Son père est grièvement blessé dans un accident du travail alors qu’il est déjà ouvrier trieur aux mines de Marles, à Rimbert-lez-Auchel (Pas-de-Calais), à 13 ans. Il est mêlé, en 1901, à une bagarre à Auchel et son agresseur, un autre mineur, est inculpé de voies de faits. Pendant la première guerre mondiale, il est mobilisé dans les chasseurs à pieds et blessé une première fois en janvier 1915. Bienaimé Daénès est condamné, en avril 1916 par le conseil de guerre de la 72e division d’infanterie à trois ans prison pour « outrages par des gestes et menaces envers son supérieur », mais il est immédiatement amnistié. Blessé une seconde fois le même mois, il rentre avec une semaine de retard de sa permission de convalescence et est affecté, en juin 1916, à une section disciplinaire. Affecté aux mines de Bruay en février 1917, il est ensuite à celles de Ferfay-Cauchy jusqu’en avril 1922 toujours sous statut militaire. Après le conflit, Bienaimé Daénès redevient mineur à Liévin. Il est condamné à deux reprises à des amendes et quelques jours de prison en février 1920 à Béthune pour bris de clôture et tapage injurieux et en janvier 1922 à Lille pour coups et blessures volontaires. Peut-être suite à ces évènements, le couple se sépare. Bienaimé Daénès reste à Liévin, où il se remariera en 1931. Julie Ducrocq s’installe à Joinville-le-Pont (Seine, act. Val-de-Marne) et vit en 1926 rue du Canal avec ses trois enfants et un manœuvre, Maurice Hibon, qui travaille pour la compagnie cinématographique Pathé, à Joinville.

Aimé Daénès est manœuvre à l’usine de la Canalisation électrique installée dans la commune voisine de Saint-Maurice. Son frère Moïse exerce le même métier à l’établissement du Bi-Métal à Joinville.
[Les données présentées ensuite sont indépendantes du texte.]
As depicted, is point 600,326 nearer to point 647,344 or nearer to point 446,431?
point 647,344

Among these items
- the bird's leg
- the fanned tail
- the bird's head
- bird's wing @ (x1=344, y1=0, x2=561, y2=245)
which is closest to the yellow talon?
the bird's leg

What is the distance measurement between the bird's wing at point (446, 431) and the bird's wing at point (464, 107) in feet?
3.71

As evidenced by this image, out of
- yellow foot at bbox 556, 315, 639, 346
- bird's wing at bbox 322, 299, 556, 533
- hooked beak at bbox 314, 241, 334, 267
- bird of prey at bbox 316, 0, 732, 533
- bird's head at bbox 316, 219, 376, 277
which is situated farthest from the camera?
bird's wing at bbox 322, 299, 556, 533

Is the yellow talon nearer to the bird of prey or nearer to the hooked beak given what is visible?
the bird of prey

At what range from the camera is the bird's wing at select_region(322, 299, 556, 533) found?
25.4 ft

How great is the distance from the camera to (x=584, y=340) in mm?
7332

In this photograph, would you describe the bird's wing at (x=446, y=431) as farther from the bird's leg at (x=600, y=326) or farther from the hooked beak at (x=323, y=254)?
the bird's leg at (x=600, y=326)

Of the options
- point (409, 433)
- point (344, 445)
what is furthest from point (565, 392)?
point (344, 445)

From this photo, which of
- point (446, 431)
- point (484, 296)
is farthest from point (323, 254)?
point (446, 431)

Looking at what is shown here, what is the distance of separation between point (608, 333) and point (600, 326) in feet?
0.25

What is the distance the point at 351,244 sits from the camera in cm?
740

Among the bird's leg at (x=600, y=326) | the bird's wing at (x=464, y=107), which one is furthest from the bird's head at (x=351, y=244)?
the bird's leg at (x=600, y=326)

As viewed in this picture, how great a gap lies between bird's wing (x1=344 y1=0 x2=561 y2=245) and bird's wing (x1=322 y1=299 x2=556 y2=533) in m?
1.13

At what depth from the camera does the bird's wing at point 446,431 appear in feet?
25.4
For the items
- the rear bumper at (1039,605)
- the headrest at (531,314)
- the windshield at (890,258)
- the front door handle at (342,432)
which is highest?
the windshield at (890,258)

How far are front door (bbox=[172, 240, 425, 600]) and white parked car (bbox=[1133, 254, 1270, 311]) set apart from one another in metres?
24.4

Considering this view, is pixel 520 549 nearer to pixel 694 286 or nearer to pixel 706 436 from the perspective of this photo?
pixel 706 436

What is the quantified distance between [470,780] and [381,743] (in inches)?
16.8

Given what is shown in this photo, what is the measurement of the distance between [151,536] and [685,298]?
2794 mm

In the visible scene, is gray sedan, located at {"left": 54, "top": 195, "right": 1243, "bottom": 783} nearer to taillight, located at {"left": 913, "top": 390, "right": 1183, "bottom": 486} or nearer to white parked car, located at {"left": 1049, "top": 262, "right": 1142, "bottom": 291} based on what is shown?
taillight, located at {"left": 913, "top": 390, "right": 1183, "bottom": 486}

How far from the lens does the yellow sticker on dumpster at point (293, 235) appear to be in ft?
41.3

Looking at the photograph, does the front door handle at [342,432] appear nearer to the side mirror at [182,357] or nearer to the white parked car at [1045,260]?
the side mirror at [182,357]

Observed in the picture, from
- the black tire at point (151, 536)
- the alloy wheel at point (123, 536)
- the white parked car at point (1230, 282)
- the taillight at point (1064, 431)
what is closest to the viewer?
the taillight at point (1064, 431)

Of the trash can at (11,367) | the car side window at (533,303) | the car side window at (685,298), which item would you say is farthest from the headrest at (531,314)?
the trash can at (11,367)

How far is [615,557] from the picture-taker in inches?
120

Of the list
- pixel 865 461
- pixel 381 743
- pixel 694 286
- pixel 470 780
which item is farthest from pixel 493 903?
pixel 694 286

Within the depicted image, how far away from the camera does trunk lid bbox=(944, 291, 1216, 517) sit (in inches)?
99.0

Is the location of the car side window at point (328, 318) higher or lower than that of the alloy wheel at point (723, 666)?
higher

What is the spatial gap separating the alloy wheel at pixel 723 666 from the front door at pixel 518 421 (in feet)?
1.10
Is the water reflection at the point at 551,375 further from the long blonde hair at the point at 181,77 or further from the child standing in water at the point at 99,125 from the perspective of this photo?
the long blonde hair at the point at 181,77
La Canalisation électrique

Yvonne Marcelle Aubignat, fille d’un mineur et terrassier, épouse en avril 1928 à Joinville Aimé Daénès. Son beau-père, Jean Aubignat, est candidat communiste aux élections municipales de 1929 à Joinville. La famille vit d’abord à Paris (6e puis 14e arr.) avant de revenir à Joinville où Aimé Daénès, devenu en 1931 tourneur sur métaux, est à son tour également candidat communiste aux élections municipales de mai 1935.

Yvonne Daénès

Il travaille alors comme manœuvre pour la ville de Paris, peut-être à l’usine des eaux de Joinville, et se présente comme employé des services publics ; il sera également câbleur. Aimé Daénès figure en quatrième position sur la liste conduite par Robert Deloche. Il obtient au premier tour 669 voix sur 2 856 suffrages exprimés (23,4%) pour 2 923 votants et 3 433 inscrits. Au second tour, la liste fusionne avec celle du parti socialiste SFIO et recueille deux sièges sur 27. Daénès comptabilise 1 108 votes sur 2 899 exprimés et 2 924 votants (38,2%). Il n’est pas élu. Les deux conseillers municipaux communistes sont Deloche, futur maire de la ville après la Libération et Paul Rouhaud.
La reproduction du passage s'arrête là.